Look through the material below and copy every line containing the word "which".
BEGIN
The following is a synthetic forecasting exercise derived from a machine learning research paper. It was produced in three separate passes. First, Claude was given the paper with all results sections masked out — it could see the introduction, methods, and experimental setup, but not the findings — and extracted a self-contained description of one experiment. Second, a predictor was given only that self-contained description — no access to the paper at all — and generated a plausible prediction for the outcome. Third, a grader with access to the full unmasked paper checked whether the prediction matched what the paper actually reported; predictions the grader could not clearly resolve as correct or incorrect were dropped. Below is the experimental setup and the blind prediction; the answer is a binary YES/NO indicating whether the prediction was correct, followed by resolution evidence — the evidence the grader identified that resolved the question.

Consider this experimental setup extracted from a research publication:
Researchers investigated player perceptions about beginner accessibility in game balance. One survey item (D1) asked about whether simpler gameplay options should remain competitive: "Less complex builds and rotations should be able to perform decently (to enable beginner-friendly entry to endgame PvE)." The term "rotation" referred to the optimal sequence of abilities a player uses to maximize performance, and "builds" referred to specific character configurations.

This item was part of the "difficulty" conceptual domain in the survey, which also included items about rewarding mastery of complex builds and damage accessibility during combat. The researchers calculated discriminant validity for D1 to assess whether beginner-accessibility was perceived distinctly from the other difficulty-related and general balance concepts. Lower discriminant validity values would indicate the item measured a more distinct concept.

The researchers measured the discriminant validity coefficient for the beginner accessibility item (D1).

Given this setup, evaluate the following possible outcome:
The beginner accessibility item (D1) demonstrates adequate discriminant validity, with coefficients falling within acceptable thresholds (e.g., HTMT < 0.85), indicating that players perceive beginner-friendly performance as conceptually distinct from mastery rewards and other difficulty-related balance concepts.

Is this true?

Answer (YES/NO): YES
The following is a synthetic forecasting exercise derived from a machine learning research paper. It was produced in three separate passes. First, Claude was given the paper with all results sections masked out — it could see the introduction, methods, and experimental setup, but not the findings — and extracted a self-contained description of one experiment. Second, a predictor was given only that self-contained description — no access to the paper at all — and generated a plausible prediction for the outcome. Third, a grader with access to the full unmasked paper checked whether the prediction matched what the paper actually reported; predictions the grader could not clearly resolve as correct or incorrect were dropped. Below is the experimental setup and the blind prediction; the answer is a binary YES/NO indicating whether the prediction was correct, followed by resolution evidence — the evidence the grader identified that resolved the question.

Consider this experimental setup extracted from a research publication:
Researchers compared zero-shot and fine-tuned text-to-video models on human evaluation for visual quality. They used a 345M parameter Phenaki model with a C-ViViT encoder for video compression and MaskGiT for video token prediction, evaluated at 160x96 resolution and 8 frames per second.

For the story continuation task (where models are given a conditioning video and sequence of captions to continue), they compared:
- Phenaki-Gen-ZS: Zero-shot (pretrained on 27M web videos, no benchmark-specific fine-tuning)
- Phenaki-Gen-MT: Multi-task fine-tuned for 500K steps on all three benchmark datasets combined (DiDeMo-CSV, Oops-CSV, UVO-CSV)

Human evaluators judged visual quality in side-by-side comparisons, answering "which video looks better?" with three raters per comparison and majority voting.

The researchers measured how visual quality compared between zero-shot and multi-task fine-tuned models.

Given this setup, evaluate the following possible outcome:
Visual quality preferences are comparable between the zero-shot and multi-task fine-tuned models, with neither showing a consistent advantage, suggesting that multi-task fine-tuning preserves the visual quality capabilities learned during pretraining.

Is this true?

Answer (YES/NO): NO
END
_Exercise response_:
This item was part of the "difficulty" conceptual domain in the survey, which also included items about rewarding mastery of complex builds and damage accessibility during combat. The researchers calculated discriminant validity for D1 to assess whether beginner-accessibility was perceived distinctly from the other difficulty-related and general balance concepts. Lower discriminant validity values would indicate the item measured a more distinct concept.
Human evaluators judged visual quality in side-by-side comparisons, answering "which video looks better?" with three raters per comparison and majority voting.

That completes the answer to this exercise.